Micro-scale processes in microbially induced carbonate precipitation

The concept of using bacteria to control the precipitation of calcium carbonate for engineering purposes, such as increasing soil strength and decreasing permeability, is well established in lab-scale experiments. What is not so clear is how to transition from these experiments to a practical field-scale ground improvement tool. One difficulty is that soil properties are highly site specific and also vary spatially within a site (e.g. porosity, permeability, particle shape and size distribution, mineralogical composition).

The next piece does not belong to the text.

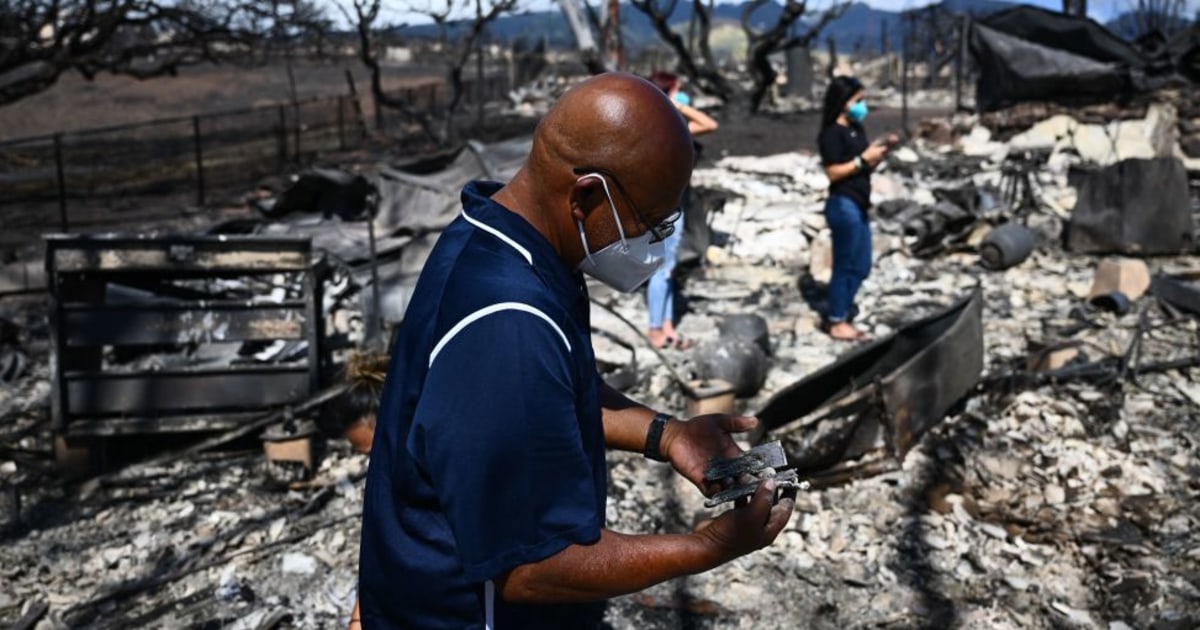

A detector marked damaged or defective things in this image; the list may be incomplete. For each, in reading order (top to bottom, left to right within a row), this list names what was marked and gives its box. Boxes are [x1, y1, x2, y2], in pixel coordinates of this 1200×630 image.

Meanwhile, microbially induced carbonate precipitation relies on complex interactions between pore structure, fluid flow pathways, and injection strategies which all influence where the injected bacteria will attach, where CaCO3 will precipitate, and which evolve over time as CaCO3 is progressively precipitated and the pore structure is altered. To unpick these processes and optimise MICP treatment, we use light microscopy in microfluidic devices offering high time-resolution observations of bacterial attachment and CaCO3 crystal nucleation and growth in 2D systems. This is followed by X-ray μCT of sand packed columns offering more complex and realistic flow conditions in which we observe the evolving pore structure and relate this to changes in the flow fields through reactive-transport modelling with the software OpenFOAM. Results show that the processes of bacterial attachment and crystal growth are complex and highly dependent on micro-scale conditions, however feedback mechanisms, repeated treatment cycles, and operator controlled parameters such as flow velocity can act to minimise these local variations across a range of soil types.